Copy out every line of the listing below, keeping each character and line break unchanged.

## Dataset records
* * * * *
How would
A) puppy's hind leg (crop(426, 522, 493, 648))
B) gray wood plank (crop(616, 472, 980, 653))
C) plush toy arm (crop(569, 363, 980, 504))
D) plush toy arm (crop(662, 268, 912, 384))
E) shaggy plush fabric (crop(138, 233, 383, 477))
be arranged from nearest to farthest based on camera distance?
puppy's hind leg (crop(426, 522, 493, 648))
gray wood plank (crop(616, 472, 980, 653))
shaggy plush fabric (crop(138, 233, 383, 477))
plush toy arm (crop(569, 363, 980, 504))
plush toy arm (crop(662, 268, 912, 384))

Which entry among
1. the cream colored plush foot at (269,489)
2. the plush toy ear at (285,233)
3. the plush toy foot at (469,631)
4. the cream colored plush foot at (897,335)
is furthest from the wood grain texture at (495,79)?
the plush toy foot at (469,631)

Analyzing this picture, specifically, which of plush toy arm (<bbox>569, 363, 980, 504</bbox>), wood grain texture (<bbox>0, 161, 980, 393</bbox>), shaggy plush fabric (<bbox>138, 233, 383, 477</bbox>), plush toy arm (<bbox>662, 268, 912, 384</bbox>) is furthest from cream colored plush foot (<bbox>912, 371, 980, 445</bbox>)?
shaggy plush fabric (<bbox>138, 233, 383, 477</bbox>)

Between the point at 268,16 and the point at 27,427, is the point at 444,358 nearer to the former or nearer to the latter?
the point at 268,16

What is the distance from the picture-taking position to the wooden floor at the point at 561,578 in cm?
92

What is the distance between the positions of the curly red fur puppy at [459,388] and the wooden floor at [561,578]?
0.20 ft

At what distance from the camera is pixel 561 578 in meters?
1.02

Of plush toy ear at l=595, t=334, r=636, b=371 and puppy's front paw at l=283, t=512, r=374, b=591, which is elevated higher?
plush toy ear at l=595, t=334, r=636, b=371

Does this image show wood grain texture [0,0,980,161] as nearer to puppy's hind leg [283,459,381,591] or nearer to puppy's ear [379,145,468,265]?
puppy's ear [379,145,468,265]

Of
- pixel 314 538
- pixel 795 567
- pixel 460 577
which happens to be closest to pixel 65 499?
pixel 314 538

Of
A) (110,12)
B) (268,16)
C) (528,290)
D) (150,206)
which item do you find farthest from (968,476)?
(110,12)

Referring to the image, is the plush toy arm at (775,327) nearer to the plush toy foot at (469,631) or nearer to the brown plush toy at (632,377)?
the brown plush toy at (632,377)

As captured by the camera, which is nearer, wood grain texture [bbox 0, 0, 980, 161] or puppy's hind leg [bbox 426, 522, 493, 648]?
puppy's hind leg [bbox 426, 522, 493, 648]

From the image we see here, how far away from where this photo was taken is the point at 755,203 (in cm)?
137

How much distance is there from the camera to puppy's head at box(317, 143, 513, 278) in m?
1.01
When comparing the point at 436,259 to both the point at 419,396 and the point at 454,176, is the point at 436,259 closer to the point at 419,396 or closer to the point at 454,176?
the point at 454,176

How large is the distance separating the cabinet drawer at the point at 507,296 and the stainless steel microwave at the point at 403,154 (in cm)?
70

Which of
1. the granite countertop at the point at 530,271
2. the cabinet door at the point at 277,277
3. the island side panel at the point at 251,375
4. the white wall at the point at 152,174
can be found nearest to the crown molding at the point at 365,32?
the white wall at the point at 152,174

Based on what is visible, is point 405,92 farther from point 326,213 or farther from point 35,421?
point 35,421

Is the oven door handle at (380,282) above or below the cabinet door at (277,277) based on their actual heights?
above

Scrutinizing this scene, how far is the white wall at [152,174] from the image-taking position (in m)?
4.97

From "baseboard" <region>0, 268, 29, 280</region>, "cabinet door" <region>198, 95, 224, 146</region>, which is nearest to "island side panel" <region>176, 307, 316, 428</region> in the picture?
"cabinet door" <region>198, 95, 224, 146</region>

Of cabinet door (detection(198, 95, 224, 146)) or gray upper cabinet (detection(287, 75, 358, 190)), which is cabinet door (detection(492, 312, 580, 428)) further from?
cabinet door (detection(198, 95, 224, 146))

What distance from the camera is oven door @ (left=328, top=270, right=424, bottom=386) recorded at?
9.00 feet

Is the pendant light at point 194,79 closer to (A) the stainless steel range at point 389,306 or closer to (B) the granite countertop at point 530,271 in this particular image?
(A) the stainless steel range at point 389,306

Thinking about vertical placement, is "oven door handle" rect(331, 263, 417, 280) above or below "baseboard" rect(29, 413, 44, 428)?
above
* * * * *
## Complete response
How would
A) puppy's hind leg (crop(426, 522, 493, 648))
B) gray wood plank (crop(616, 472, 980, 653))
C) plush toy arm (crop(569, 363, 980, 504))
D) plush toy arm (crop(662, 268, 912, 384))
E) shaggy plush fabric (crop(138, 233, 383, 477))
be arranged from nearest to farthest based on camera distance?
puppy's hind leg (crop(426, 522, 493, 648))
gray wood plank (crop(616, 472, 980, 653))
shaggy plush fabric (crop(138, 233, 383, 477))
plush toy arm (crop(569, 363, 980, 504))
plush toy arm (crop(662, 268, 912, 384))

Which entry among
1. the cream colored plush foot at (269,489)
2. the plush toy ear at (285,233)
3. the plush toy foot at (469,631)
4. the cream colored plush foot at (897,335)
is furthest from the wood grain texture at (495,79)?
the plush toy foot at (469,631)

Analyzing this picture, specifically, which of plush toy arm (<bbox>569, 363, 980, 504</bbox>), wood grain texture (<bbox>0, 161, 980, 393</bbox>), shaggy plush fabric (<bbox>138, 233, 383, 477</bbox>), plush toy arm (<bbox>662, 268, 912, 384</bbox>) is furthest from cream colored plush foot (<bbox>912, 371, 980, 445</bbox>)?
shaggy plush fabric (<bbox>138, 233, 383, 477</bbox>)

Between the point at 268,16 and the point at 27,427, is the point at 444,358 nearer to the former or nearer to the latter?
the point at 268,16

What is the distance from the picture-taking position to the wooden floor at the point at 561,578 in cm?
92

What is the distance between the positions of the curly red fur puppy at [459,388] and the wooden floor at [561,578]?
0.20 ft

At what distance from the camera is pixel 561 578 in meters?
1.02

Of plush toy ear at l=595, t=334, r=636, b=371 and puppy's front paw at l=283, t=512, r=374, b=591, which is elevated higher?
plush toy ear at l=595, t=334, r=636, b=371

Does this image show wood grain texture [0,0,980,161] as nearer to puppy's hind leg [283,459,381,591] or nearer to puppy's ear [379,145,468,265]?
puppy's ear [379,145,468,265]

Of
- pixel 314 538
- pixel 795 567
- pixel 460 577
which happens to be closest to pixel 65 499?
pixel 314 538

Of
A) (110,12)
B) (268,16)
C) (528,290)
D) (150,206)
which item do you find farthest from (968,476)?
(110,12)

Referring to the image, is the plush toy arm at (775,327) nearer to the plush toy foot at (469,631) or nearer to the brown plush toy at (632,377)?
the brown plush toy at (632,377)

As captured by the camera, which is nearer, wood grain texture [bbox 0, 0, 980, 161] or puppy's hind leg [bbox 426, 522, 493, 648]?
puppy's hind leg [bbox 426, 522, 493, 648]

From the image we see here, how far away from where this photo was taken is the point at 755,203 (in cm)?
137

How much distance is there from the camera to puppy's head at box(317, 143, 513, 278) in m?
1.01
When comparing the point at 436,259 to both the point at 419,396 and the point at 454,176, is the point at 436,259 closer to the point at 419,396 or closer to the point at 454,176?
the point at 454,176

How large is the distance separating the cabinet drawer at the point at 507,296 and the stainless steel microwave at the point at 403,154 (in cm)?
70

Which of
1. the granite countertop at the point at 530,271
2. the cabinet door at the point at 277,277
3. the island side panel at the point at 251,375
4. the white wall at the point at 152,174
can be found nearest to the crown molding at the point at 365,32?
the white wall at the point at 152,174

Based on what is visible, is point 405,92 farther from point 326,213 or farther from point 35,421?
point 35,421

Is the oven door handle at (380,282) above or below the cabinet door at (277,277) based on their actual heights?
above

Scrutinizing this scene, how far is the white wall at [152,174] from the image-taking position (in m)?
4.97

From "baseboard" <region>0, 268, 29, 280</region>, "cabinet door" <region>198, 95, 224, 146</region>, which is nearest to "island side panel" <region>176, 307, 316, 428</region> in the picture?
"cabinet door" <region>198, 95, 224, 146</region>

Of cabinet door (detection(198, 95, 224, 146)) or gray upper cabinet (detection(287, 75, 358, 190)), which is cabinet door (detection(492, 312, 580, 428)) further from?
cabinet door (detection(198, 95, 224, 146))

What distance from the camera is oven door @ (left=328, top=270, right=424, bottom=386) recorded at?
9.00 feet

Is the pendant light at point 194,79 closer to (A) the stainless steel range at point 389,306 or closer to (B) the granite countertop at point 530,271 in this particular image?
(A) the stainless steel range at point 389,306

Thinking about vertical placement, is "oven door handle" rect(331, 263, 417, 280) above or below "baseboard" rect(29, 413, 44, 428)?
above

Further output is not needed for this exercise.